Posted 9 January 2024 by AusGAP

The process of introducing new turfgrasses into Australia

The process of introducing new turfgrasses into Australia

New turfgrasses are introduced and brought into Australia to embrace the new technology of low input and environmentally sustainable grasses. Newly bred cultivars are more drought tolerant, disease resistance, wear tolerant, and more. This brings value to Australia by creating more resilient and reliable greenspaces. However, the introduction of a new turfgrass into Australia is a complex process. This process requires, further research and development into the cultivar, careful planning, and regulation. Read this week’s blog to learn about the process of introducing a new turfgrass into Australia.

Quarantining new turfgrasses

If new turfgrasses are not bred in Australia they need to be imported. Once a new turfgrass variety has been developed and deemed suitable for introduction to Australia, it must undergo a rigorous quarantine process. This involves growing the grass in a secure facility, monitoring it for signs of pests or diseases, and performing various tests to ensure its safety. This is a timely and costly process; the survival of each cultivar is not guaranteed. Usually multiple cultivars are quarantined at a time to ensure it is an economical endeavour. Furthermore, it ensures that during the research and development stages the best variety is introduced to the market.
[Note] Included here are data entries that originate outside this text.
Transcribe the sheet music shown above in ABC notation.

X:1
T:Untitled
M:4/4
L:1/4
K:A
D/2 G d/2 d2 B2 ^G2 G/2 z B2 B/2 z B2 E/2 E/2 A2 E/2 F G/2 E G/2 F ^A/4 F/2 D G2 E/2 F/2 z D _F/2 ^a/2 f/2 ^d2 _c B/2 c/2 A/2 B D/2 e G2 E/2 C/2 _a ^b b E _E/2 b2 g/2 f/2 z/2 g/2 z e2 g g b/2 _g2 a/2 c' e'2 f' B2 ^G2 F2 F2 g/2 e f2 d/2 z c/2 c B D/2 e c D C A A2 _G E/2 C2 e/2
Researching and developing new turfgrasses

The next step in introducing a new turfgrass variety to Australia is to perform extensive research and development. This includes evaluating the turfgrass’s growth habit, winter colour, tensile strength, drought tolerance and overall performance. While most grasses brought to Australia have spent years in research and development, it is important to gather Australian data on these cultivars to ensure they support the data gathered by the original breeder/researcher. This process can take years. While some cultivars never become available to the public in an effort to ensure that only superior varieties are available.

Plant breeder’s rights

If a singular cultivar is chosen from research and development, in order to protect the variety, it must be submitted for plant breeder’s rights. Plant breeder’s rights give the applicant, if successful, exclusive marketing rights to a registered plant variety for a 20-year period. These rights extend to the propagation of the material and also includes propagating material of essentially derived and dependent varieties.

Expanding new turfgrass varieties

Once the grass has been thoroughly tested and suitable for production, it can be made available to the Australian market. AusGAP ensure that during the expansion process across their clients nationwide, the new cultivar is protected and remains genetically pure. AusGAP does this by establishing a distribution network. This begins with foundation farms, growing, and expanding the variety for then further planting on other farms around Australia. The grass that reaches the consumer is then the third generation away from the original breeder stock. Due to AusGAP’s policies and procedures and their clients work, the turfgrass contains the exact same DNA and remains true to type as the original material during this expansion process. This is to ensure that the research, development, and time that was put into this new variety is exactly what the consumer receives. Without certification this cannot be guaranteed.

The introduction of a new turfgrass into Australia is a complex process that requires significant investments of time and resources. However, it is an important step in advancing the turfgrass industry and providing high quality sustainable options for lawns, sports fields, and other greenspaces. With proper planning, research, and certification, new turfgrass varieties can be introduced into Australia, providing benefits for the turfgrass industry, the environment, and consumers.